I took this pic of myself on Saturday March 15th, 2014… a day where I was feeling really GOOD about myself. There’s been this trend on Facebook about posting no makeup selfies… so I did this one… and then today, I posted it again and a friend told me ‘not fair – not a true selfie’ and I wondered why she would say that?!
In my own view and perspective – this is absolutely reflective of my natural self right now. Comfortable in my skin – despite my efforts to keep pushing to improve.
I managed to do 20 days AF and tonight I’m having drinks – even though I had committed to a full month AF… why? Well because it just felt right. It’s been an amazing month. I am having drinks tonight not because I’m stressed or trying to numb anything, but simply want to enjoy a few… I have not had any all month. I have not even watched TV all month… and tonight – I stopped at my gf and had drinks with her and then came home to find that I’d be alone for the evening… something that RARELY happens… peace.. both teen girls out…
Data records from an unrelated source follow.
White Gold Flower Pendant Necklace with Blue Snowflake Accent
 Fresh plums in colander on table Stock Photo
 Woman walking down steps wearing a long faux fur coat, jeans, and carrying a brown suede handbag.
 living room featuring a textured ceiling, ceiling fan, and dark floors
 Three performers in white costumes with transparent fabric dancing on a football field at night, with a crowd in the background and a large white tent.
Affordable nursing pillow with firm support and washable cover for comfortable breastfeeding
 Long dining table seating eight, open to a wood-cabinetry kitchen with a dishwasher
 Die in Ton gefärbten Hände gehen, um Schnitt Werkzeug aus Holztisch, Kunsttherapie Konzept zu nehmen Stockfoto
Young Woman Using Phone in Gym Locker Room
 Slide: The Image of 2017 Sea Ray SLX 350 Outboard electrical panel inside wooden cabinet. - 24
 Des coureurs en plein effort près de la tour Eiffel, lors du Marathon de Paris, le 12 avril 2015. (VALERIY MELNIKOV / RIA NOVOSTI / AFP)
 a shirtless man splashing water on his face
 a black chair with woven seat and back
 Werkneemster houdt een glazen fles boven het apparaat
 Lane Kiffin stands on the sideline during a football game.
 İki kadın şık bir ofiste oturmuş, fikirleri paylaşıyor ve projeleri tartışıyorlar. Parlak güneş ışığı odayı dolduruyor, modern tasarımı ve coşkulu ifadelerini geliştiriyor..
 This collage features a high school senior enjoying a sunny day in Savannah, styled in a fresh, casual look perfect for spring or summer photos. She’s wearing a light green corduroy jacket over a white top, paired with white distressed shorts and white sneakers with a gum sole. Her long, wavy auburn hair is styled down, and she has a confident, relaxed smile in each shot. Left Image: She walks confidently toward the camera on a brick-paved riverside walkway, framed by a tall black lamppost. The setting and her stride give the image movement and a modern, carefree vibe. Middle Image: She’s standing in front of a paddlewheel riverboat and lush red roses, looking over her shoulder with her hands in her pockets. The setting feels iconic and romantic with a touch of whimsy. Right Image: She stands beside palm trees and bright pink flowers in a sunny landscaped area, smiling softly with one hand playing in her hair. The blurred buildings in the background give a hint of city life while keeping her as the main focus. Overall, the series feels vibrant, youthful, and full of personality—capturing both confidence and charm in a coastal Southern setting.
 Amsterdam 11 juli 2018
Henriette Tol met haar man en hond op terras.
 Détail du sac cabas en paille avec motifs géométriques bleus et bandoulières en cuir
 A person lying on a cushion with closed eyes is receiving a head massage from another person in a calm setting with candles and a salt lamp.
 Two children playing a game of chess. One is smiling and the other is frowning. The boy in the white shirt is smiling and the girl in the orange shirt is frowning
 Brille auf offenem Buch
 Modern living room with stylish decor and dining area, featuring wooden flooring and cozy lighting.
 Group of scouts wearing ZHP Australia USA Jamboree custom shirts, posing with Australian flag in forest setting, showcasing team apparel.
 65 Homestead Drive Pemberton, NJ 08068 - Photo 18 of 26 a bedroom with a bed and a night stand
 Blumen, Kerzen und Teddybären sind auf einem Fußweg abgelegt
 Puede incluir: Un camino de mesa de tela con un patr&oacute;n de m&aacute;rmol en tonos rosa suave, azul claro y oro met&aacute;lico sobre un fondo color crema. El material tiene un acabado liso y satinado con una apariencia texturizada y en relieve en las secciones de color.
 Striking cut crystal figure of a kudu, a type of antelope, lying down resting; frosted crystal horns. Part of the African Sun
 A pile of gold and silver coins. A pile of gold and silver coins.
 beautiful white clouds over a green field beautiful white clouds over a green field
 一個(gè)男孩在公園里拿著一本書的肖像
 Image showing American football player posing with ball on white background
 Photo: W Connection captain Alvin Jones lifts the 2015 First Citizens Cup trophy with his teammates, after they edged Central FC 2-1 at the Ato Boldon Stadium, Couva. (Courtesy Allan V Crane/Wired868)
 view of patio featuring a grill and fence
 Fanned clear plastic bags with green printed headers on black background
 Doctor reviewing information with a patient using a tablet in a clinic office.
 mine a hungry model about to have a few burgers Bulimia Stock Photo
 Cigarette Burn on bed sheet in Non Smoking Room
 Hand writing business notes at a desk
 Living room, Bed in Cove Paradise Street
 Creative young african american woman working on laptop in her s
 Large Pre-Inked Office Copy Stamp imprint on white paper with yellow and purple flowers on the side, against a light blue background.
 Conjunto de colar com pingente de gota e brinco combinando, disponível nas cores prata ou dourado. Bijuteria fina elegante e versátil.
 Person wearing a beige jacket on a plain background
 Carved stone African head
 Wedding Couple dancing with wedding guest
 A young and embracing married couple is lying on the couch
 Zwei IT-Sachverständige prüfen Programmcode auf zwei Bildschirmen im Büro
I’m truly enjoying my moderate night – without worry of slipping into this ‘dark’ hole or battle again because I know that my priorities lie with my health goals. Plans for tomorrow to be back to AF … working out… going out and dancing and NO BOOZE!!
My true self is an ever changing person… I’m truly seeing and feeling a shift. I don’t have this desperate feel that if I have a drink I will spiral into a negative oblivion… those days are gone and only bright sunshine days are ahead!!